PROVIDED ENTRIES —

[Start of section]

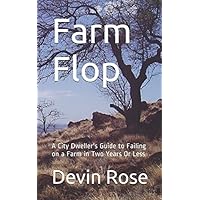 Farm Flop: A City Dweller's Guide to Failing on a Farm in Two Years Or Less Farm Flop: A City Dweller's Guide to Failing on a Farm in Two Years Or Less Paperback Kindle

[End of section]
[Start of section]

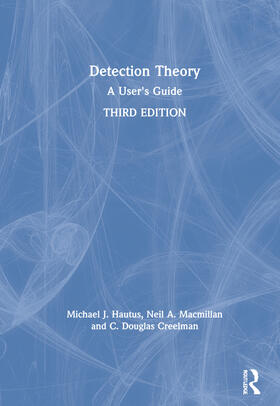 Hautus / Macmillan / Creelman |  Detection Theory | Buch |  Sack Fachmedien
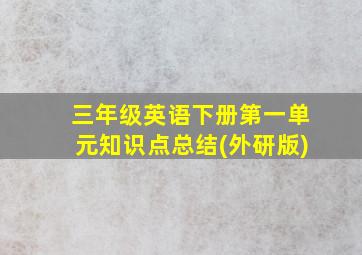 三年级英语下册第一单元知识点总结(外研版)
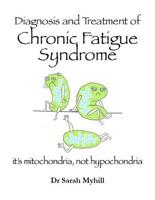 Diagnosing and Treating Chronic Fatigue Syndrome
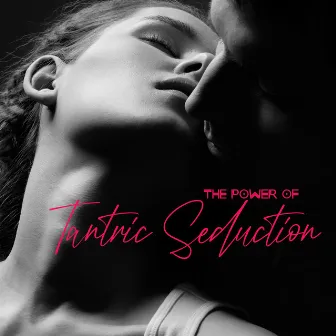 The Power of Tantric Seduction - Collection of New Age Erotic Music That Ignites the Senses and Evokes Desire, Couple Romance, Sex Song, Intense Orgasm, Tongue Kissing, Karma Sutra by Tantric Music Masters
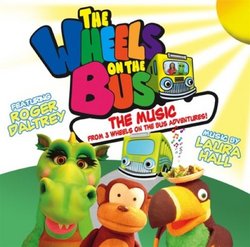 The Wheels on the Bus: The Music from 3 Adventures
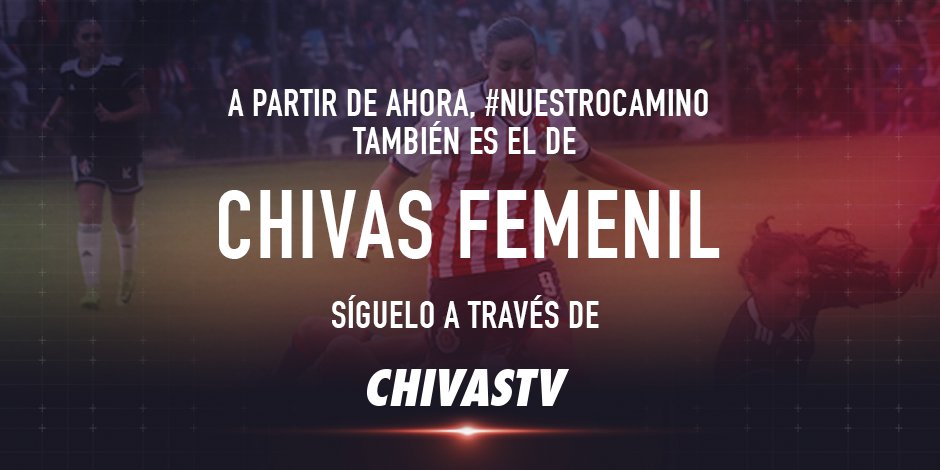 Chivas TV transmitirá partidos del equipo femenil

[End of section]

REQUEST — Please copy out everything in the material from the line containing "Hautus / Macmillan" down to the line containing "The Power of", both lines included, leaving out the pictures.

PROBLEM SOLUTION —
 Hautus / Macmillan / Creelman |  Detection Theory | Buch |  Sack Fachmedien
 三年级英语下册第一单元知识点总结(外研版)
 Diagnosing and Treating Chronic Fatigue Syndrome
 The Power of Tantric Seduction - Collection of New Age Erotic Music That Ignites the Senses and Evokes Desire, Couple Romance, Sex Song, Intense Orgasm, Tongue Kissing, Karma Sutra by Tantric Music Masters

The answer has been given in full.